Streamlined Applications and Approvals
There are several options available to lenders that help streamline delivery of the SBA’s loan
guaranty.
1. LowDoc Loan Program: LowDoc is one of the SBA’s most popular programs.
Once you have met your lender’s requirements for credit, LowDoc offers a simple,
one page SBA application form and rapid turnaround for loans of $150,000 or less.
SBA will guarantee up to 85% of the loan amount. The loans should be adequately
secured. Business assets are usually pledged and personal guarantees of the principals
are required. The applicant completes the front of a one-page SBA application; the
lender completes the back. The lender requires additional information. The same
interest rate rules apply as in the 7(a) program. To be eligible, business must have
average annual sales for the past three years not exceeding $5 million and must have
fewer than 100 employees.
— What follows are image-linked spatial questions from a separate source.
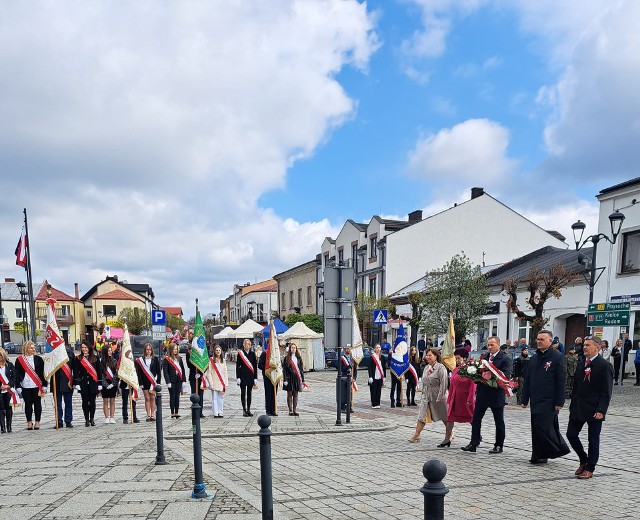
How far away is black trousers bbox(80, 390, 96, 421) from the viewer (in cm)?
1231

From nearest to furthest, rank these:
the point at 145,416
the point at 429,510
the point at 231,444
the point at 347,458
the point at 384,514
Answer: the point at 429,510, the point at 384,514, the point at 347,458, the point at 231,444, the point at 145,416

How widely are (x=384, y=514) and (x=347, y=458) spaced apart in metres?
2.86

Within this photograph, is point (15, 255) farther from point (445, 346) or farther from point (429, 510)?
point (429, 510)

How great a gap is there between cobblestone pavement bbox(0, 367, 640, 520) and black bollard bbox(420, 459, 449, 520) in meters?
3.00

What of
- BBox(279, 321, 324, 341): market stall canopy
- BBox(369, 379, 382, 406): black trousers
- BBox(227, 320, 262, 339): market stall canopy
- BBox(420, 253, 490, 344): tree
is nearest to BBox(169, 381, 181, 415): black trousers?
BBox(369, 379, 382, 406): black trousers

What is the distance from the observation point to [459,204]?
44.6 meters

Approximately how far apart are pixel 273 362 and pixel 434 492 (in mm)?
11077

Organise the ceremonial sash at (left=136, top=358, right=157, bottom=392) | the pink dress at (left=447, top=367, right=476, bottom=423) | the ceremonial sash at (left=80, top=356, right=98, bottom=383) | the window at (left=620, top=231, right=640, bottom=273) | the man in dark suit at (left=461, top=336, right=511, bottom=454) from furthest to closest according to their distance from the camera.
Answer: the window at (left=620, top=231, right=640, bottom=273) < the ceremonial sash at (left=136, top=358, right=157, bottom=392) < the ceremonial sash at (left=80, top=356, right=98, bottom=383) < the pink dress at (left=447, top=367, right=476, bottom=423) < the man in dark suit at (left=461, top=336, right=511, bottom=454)

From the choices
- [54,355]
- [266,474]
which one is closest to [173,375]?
[54,355]

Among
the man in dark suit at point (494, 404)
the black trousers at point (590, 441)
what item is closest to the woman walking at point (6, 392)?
the man in dark suit at point (494, 404)

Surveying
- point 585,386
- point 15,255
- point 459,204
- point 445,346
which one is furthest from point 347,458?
point 459,204

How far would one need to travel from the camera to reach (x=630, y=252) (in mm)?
22234

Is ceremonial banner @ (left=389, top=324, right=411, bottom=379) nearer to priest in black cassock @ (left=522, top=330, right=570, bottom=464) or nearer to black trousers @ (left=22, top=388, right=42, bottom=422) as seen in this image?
priest in black cassock @ (left=522, top=330, right=570, bottom=464)

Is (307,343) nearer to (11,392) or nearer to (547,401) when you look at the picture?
(11,392)
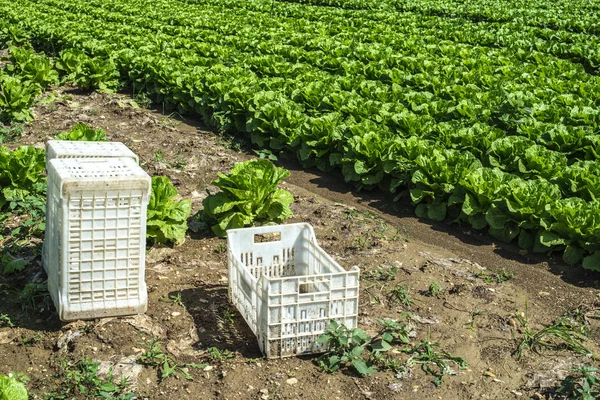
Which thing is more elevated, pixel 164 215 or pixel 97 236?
pixel 97 236

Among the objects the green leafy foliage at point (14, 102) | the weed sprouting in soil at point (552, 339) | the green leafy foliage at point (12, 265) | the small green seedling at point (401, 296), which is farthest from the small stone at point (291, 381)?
the green leafy foliage at point (14, 102)

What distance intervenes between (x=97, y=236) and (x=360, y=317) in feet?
5.75

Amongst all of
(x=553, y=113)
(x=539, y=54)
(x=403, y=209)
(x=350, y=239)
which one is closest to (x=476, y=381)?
(x=350, y=239)

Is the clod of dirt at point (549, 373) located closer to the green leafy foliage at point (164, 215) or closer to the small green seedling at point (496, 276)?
the small green seedling at point (496, 276)

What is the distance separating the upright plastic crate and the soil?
35.8 inches

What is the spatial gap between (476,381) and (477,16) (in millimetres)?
20114

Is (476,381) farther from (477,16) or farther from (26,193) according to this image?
(477,16)

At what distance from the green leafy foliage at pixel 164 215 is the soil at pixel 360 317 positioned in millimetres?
136

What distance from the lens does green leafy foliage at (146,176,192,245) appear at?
612 centimetres

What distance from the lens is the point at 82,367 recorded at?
178 inches

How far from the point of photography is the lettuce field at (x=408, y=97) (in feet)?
23.0

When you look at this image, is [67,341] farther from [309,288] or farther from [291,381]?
[309,288]

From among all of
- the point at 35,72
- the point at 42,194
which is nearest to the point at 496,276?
the point at 42,194

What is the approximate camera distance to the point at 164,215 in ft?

Business start-ups are also eligible for the LowDoc Loan
Program.
2. SBA Express: This program makes capital available to businesses seeking loans of
up to $350,000 without requiring the lender to use the SBA process. Lenders use their
existing documentation and procedures to make and service loans. The SBA
guarantees up to 50 percent of a SBA Express loan. Your local SBA office can
provide you with a list of SBA Express lenders.
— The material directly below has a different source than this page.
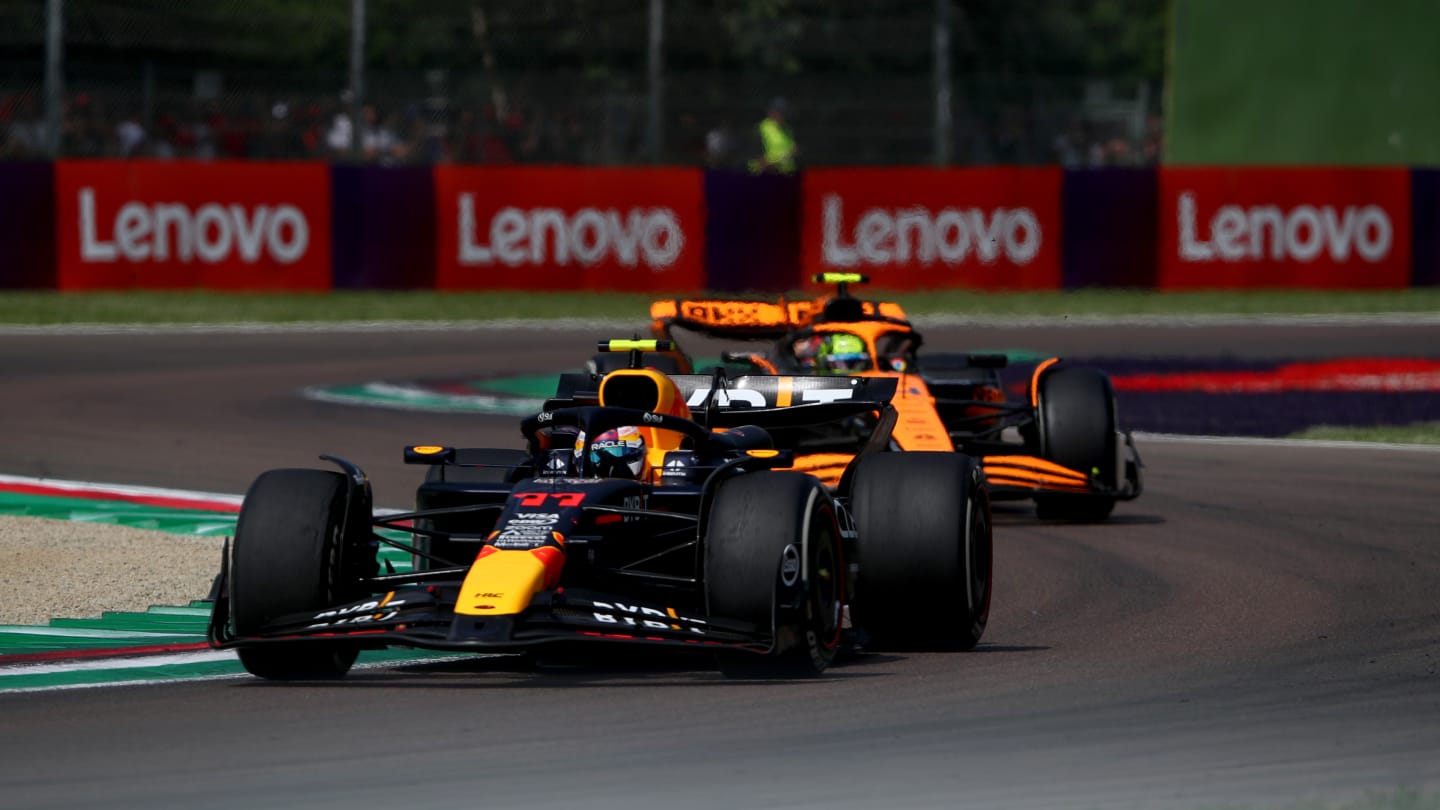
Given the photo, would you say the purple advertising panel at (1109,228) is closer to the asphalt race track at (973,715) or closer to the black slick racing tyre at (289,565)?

3. Certified and Preferred Lenders Program: The most active and expert SBA
lenders qualify for the SBA’s Certified and Preferred Lenders Program. Participants
are delegated partial or full authority to approve loans, which results in faster service.
Certified lenders are those that have been heavily involved in regular SBA loanguaranty
processing and have met certain other criteria. Preferred lenders are chosen
from among the SBA’s best lenders and enjoy full delegation of lending authority. A
list of participants in the Certified and Preferred Lenders Program may be obtained
from your local SBA office.
4. 7(M) Micro Loan Program: The MicroLoan Program provides small loans up to
$35,000. Under this program, the SBA makes funds available to nonprofit
intermediaries; these, in turn, make the loans. The average loan size is $10,500.
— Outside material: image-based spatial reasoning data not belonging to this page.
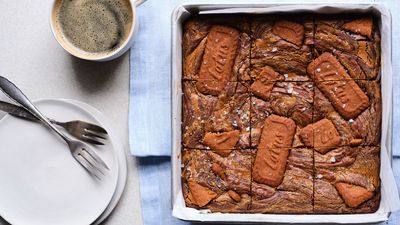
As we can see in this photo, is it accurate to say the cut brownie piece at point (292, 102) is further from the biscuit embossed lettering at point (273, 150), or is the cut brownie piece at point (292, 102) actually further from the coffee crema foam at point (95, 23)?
the coffee crema foam at point (95, 23)

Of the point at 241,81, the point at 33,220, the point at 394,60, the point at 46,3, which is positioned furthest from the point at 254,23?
the point at 33,220

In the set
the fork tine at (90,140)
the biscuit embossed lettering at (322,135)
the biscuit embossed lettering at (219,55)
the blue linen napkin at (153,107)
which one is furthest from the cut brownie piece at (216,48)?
the fork tine at (90,140)

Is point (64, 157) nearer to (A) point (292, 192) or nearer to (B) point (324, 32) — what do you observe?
(A) point (292, 192)

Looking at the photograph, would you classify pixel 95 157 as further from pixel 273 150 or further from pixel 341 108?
pixel 341 108

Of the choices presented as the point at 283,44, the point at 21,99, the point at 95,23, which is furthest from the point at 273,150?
the point at 21,99

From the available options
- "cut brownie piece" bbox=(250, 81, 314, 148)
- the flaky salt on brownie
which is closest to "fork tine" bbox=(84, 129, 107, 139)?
"cut brownie piece" bbox=(250, 81, 314, 148)

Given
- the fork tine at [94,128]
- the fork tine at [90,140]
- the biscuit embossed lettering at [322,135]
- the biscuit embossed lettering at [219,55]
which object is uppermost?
the biscuit embossed lettering at [219,55]

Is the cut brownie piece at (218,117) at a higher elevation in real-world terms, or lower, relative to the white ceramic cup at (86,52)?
lower

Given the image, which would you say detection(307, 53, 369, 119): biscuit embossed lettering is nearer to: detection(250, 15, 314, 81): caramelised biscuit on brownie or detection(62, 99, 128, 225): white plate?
detection(250, 15, 314, 81): caramelised biscuit on brownie
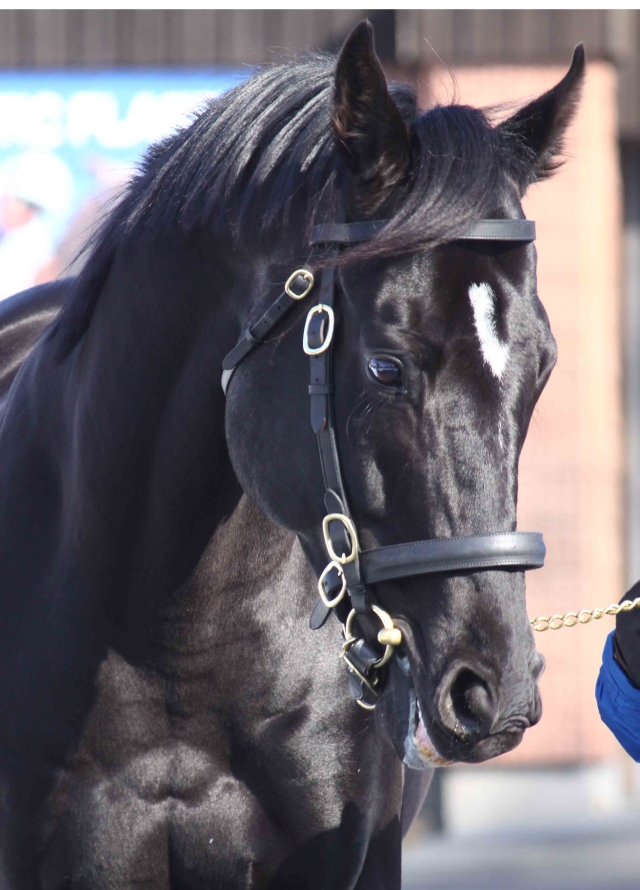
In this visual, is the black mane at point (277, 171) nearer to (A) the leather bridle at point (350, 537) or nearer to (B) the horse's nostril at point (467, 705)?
(A) the leather bridle at point (350, 537)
Completed applications usually are processed by an intermediary in less than one
week. This is a pilot program available at a limited number of locations.
Micro loans may be used to finance machinery, equipment, fixtures and leasehold
improvements. They may also be used to finance receivables and for working capital.
They may not be used to pay existing debt. Depending on the earnings of your
business, you may take up to six years to repay a microloan. Rates are pegged at no
more than 4 percent over the prime rate. There is no guaranty fee. Each nonprofit
lending organization will have its own collateral requirements, but must take as
collateral any assets purchased with the microloan. Generally the personal guaranties
of the business owners are also required.
5. 504 Certified Development Company: CDCs are nonprofit corporations set up
to contribute to the economic development of their communities or regions. They
work with the SBA and private-sector lenders to provide financing to small
businesses. The program is designed to enable small businesses to create and retain
jobs; the CDC’s portfolio must create or retain one job for every $50,000 of
debenture proceeds provided by the SBA. They provide small businesses with 10 or
20-year financing for the acquisition of land and buildings, machinery and equipment
or for constructing, modernizing, renovating or converting existing facilities. To be
eligible, the business must operate for profit. Tangible net worth must not exceed $7
million and average net income must not exceed $2.5 million for the past two years.
The maximum loan amount is generally $1,500,000. The amount may go up to $2
million if the project meets public policy goals (i.e., business district revitalization,
expansion of export, expansion of minority business). Collateral may include a
mortgage on the land and the building being financed. Personal guarantees of
principals are required. SBA will take business assets as collateral. Interest is set at
second TD rate based on the current market rate for 5- and 10-year U.S. Treasury
Bonds and is generally below market rate.